Neuroscience Research Institute, National Institute of Advanced Industrial Science and Technology, Umezono 1-1-1, Tsukuba, 305-8568, Japan.
Mol Divers. 2010 Nov;14(4):789-802. doi: 10.1007/s11030-010-9232-y. Epub 2010 Feb 26.
The Carcinogenicity Reliability Database (CRDB) was constructed by collecting experimental carcinogenicity data on about 1,500 chemicals from six sources, including IARC, and NTP databases, and then by ranking their reliabilities into six unified categories. A wide variety of 911 organic chemicals were selected from the database for QSAR modeling, and 1,504 kinds of different molecular descriptors were calculated, based on their 3D molecular structures as modeled by the Dragon software. Positive (carcinogenic) and negative (non-carcinogenic) chemicals containing various substructures were counted using atom and functional group count descriptors, and the statistical significance of ratios of positives to negatives was tested for those substructures. Very few were judged to be strongly related to carcinogenicity, among substructures known to be responsible for carcinogens as revealed from biomedical studies. In order to develop QSAR models for the prediction of the carcinogenicities of a wide variety of chemicals with a satisfactory performance level, the relationship between the carcinogenicity data with improved reliability and a subset of significant descriptors selected from 1,504 Dragon descriptors was analyzed with a support vector machine (SVM) method: the classification function (SVC) for weighted data in LIBSVM program was used to classify chemicals into two carcinogenic categories (positive or negative), where weights were set depending on the reliabilities of the carcinogenicity data. The quality and stability of the models presented were tested by performing a dual cross-validation procedure. A single SVM model as the first step was developed for all the 911 chemicals using 250 selected descriptors, achieving an overall accuracy level, i.e., positive and negative correct estimate, of about 70%. In order to improve the accuracy of the final model, the 911 chemicals were classified into 20 mutually overlapping subgroups according to contained substructures, a specific SVM model was optimized for each subgroup, and the predicted carcinogenicities of the 911 chemicals were determined by the majorities of the outputs of the corresponding SVM models. The model developed on the basis of grouping of chemicals into 20 substructures predicts the carcinogenicities of a wide variety of chemicals with a satisfactory overall accuracy of approximately 80%.

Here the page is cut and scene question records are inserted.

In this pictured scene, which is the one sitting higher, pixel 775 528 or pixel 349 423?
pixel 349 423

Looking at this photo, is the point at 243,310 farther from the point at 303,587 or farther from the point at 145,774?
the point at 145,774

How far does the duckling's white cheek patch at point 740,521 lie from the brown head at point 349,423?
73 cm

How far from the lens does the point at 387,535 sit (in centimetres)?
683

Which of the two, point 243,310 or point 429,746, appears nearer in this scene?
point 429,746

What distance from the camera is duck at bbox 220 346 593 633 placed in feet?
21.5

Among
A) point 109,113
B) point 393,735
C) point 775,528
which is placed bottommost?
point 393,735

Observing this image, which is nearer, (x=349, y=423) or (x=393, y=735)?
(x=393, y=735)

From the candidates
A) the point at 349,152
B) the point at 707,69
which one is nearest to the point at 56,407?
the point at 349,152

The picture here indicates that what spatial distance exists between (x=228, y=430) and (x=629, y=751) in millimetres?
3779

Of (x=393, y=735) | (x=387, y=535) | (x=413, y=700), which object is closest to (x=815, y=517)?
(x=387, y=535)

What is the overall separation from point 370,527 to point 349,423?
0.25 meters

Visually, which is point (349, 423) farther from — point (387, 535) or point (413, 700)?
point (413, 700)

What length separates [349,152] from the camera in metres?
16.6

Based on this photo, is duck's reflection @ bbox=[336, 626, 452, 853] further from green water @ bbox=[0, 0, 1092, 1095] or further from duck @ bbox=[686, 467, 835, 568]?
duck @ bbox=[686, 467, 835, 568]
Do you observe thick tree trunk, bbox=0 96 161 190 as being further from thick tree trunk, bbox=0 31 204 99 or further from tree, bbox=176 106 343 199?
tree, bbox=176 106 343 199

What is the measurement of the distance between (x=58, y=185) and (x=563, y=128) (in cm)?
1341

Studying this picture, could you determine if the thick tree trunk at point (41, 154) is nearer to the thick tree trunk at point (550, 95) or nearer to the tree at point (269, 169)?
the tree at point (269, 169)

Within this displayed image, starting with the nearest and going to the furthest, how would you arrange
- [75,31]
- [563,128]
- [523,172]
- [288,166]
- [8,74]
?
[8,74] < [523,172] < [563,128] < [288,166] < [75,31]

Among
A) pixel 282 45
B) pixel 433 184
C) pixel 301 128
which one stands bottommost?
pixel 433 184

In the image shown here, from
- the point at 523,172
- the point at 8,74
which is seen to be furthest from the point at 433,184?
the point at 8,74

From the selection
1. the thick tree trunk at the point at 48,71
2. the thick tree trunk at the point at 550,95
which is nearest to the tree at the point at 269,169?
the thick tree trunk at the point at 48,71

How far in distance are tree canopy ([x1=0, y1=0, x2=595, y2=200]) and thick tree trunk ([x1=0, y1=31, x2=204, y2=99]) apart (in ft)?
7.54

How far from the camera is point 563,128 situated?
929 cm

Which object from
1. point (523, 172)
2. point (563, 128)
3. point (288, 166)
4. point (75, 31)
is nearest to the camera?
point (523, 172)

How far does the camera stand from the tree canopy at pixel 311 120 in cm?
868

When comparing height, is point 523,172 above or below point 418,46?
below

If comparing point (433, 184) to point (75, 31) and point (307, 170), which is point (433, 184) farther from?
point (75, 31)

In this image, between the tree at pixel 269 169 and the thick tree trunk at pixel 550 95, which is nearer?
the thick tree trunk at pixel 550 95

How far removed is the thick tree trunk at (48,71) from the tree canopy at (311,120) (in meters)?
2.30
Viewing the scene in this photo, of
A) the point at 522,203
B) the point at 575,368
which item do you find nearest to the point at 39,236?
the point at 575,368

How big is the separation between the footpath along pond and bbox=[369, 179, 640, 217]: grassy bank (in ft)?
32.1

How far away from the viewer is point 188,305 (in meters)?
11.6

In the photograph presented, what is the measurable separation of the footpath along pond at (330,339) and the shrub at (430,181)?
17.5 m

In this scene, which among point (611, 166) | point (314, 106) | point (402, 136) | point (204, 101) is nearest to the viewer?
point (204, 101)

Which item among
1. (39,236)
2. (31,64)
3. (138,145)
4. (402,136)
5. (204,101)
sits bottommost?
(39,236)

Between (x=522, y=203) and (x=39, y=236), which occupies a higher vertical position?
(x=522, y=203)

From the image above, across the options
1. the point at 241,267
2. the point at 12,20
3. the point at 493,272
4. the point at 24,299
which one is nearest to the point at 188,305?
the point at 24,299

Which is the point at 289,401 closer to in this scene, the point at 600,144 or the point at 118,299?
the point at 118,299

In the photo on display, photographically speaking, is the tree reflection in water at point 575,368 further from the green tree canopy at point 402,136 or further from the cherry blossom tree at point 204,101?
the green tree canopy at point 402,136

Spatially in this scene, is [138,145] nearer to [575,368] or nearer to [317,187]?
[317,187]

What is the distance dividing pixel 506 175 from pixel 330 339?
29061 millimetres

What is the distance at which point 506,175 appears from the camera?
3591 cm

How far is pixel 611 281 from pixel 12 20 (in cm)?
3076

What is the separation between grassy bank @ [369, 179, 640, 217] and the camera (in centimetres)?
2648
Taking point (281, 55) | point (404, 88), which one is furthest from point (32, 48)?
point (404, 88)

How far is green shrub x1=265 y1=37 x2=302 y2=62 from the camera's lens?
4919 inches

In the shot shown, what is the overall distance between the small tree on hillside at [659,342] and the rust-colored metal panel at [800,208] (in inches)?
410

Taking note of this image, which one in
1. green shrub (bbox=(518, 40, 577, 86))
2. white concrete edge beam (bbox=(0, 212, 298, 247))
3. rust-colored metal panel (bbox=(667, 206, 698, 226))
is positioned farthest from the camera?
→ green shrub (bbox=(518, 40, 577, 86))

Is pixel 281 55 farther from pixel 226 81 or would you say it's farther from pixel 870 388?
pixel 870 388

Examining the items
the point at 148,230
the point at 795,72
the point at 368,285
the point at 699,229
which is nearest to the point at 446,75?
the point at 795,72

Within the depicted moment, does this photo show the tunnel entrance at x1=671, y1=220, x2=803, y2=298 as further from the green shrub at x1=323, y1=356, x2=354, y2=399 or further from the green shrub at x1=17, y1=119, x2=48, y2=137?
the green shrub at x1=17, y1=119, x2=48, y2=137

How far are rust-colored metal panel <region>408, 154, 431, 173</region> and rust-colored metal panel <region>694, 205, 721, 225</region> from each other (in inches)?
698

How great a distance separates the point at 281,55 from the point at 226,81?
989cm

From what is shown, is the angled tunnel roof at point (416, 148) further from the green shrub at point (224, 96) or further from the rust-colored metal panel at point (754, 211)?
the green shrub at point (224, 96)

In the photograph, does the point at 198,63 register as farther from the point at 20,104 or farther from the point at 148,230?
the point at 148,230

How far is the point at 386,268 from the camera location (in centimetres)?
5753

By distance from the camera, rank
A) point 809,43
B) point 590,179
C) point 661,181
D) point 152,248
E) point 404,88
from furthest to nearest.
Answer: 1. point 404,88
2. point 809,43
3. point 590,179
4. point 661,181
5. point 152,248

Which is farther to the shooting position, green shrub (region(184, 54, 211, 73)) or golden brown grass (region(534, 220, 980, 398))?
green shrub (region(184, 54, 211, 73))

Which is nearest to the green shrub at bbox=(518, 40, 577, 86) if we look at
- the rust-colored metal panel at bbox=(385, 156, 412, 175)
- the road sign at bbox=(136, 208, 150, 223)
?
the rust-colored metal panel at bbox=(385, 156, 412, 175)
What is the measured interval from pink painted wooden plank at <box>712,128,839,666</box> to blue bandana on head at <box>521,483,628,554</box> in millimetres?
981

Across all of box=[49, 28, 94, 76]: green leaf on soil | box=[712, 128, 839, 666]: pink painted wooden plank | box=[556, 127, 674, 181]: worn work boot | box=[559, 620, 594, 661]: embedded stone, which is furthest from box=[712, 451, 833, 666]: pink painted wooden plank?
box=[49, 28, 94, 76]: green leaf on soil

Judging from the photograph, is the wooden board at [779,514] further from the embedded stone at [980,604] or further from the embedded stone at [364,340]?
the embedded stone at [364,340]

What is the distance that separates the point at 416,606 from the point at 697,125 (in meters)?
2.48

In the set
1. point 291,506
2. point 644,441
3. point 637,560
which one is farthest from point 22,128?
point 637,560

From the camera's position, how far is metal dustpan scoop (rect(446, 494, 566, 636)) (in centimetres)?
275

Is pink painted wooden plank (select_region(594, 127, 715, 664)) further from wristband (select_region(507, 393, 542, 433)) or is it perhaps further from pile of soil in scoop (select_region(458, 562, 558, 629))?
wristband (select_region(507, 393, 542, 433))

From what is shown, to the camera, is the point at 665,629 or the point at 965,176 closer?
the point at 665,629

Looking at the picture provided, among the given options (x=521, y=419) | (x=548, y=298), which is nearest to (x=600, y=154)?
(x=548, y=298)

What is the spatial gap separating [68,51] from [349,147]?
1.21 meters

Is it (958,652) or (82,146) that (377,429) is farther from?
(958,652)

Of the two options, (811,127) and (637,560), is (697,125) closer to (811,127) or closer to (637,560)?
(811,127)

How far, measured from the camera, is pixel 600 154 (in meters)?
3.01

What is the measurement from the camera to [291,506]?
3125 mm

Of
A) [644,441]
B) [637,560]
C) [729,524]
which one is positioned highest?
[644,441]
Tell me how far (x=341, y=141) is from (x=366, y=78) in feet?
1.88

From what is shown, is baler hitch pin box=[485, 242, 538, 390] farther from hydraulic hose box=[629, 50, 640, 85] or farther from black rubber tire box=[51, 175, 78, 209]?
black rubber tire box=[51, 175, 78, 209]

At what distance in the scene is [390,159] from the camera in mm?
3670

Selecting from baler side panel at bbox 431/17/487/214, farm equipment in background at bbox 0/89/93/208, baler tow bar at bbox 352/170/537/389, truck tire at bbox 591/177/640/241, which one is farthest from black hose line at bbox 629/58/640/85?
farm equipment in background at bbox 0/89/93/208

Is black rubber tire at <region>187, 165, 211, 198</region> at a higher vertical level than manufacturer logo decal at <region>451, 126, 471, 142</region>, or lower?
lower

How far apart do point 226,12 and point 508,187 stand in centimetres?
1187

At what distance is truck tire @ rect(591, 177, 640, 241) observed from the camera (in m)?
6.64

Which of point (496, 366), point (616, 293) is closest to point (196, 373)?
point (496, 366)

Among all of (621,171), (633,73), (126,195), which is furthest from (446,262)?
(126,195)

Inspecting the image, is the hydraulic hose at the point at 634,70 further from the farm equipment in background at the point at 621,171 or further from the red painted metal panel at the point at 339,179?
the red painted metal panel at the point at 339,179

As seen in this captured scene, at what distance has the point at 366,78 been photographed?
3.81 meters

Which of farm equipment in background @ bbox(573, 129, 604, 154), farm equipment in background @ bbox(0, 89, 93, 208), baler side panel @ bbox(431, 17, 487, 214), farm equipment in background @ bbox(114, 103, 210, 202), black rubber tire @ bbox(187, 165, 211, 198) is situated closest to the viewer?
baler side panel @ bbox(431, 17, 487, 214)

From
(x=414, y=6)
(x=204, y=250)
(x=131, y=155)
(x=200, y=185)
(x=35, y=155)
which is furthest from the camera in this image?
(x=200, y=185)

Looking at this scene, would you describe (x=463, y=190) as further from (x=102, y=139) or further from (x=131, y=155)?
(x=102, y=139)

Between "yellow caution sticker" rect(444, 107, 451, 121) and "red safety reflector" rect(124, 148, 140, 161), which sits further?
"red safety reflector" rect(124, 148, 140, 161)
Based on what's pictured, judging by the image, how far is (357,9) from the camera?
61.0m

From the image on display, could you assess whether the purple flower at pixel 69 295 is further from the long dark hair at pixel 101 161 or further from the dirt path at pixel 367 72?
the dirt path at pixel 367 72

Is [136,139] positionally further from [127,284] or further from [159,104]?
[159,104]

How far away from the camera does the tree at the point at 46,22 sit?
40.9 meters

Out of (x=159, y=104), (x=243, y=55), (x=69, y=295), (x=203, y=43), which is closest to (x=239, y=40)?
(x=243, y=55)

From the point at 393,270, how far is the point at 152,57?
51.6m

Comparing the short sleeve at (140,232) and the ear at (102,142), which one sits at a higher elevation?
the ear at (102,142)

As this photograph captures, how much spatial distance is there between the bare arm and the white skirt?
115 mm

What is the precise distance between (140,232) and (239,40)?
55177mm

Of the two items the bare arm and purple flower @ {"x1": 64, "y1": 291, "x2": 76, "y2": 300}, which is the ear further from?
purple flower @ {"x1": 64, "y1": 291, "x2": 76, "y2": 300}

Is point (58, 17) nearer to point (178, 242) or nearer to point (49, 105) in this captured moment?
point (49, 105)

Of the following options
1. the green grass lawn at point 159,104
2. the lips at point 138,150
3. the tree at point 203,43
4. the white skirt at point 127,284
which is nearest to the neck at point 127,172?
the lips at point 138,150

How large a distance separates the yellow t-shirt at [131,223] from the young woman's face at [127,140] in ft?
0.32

致癌可靠性数据库 (CRDB) 通过从六个来源(包括 IARC 和 NTP 数据库)收集约 1500 种化学物质的实验致癌性数据,然后将其可靠性分为六个统一类别来构建。从数据库中选择了广泛的 911 种有机化学品进行 QSAR 建模,并基于 Dragon 软件对其 3D 分子结构建模,计算了 1504 种不同的分子描述符。使用原子和官能团计数描述符对包含各种亚结构的阳性(致癌)和阴性(非致癌)化学物质进行计数,并对这些亚结构中阳性与阴性的比例进行了统计学意义检验。在从生物医学研究中发现的与致癌性有关的已知亚结构中,很少有亚结构被判断为与致癌性有很强的相关性。为了开发能够以令人满意的性能水平预测广泛的化学物质致癌性的 QSAR 模型,对与可靠性提高的致癌性数据以及从 1504 个 Dragon 描述符中选择的一组重要描述符之间的关系进行了分析,采用支持向量机 (SVM) 方法:LIBSVM 程序中的加权数据分类函数 (SVC) 用于将化学物质分为两类致癌类别(阳性或阴性),其中权重取决于致癌性数据的可靠性。通过执行双重交叉验证程序来测试模型的质量和稳定性。使用 250 个选定的描述符为所有 911 种化学物质开发了一个单一的 SVM 模型,总体准确率(即阳性和阴性正确估计)约为 70%。为了提高最终模型的准确性,根据包含的亚结构将 911 种化学物质分为 20 个相互重叠的亚组,为每个亚组优化了特定的 SVM 模型,并通过相应 SVM 模型的输出多数来确定 911 种化学物质的预测致癌性。基于将化学物质分组为 20 个子结构的模型可预测具有令人满意的总体准确性(约 80%)的广泛的化学物质的致癌性。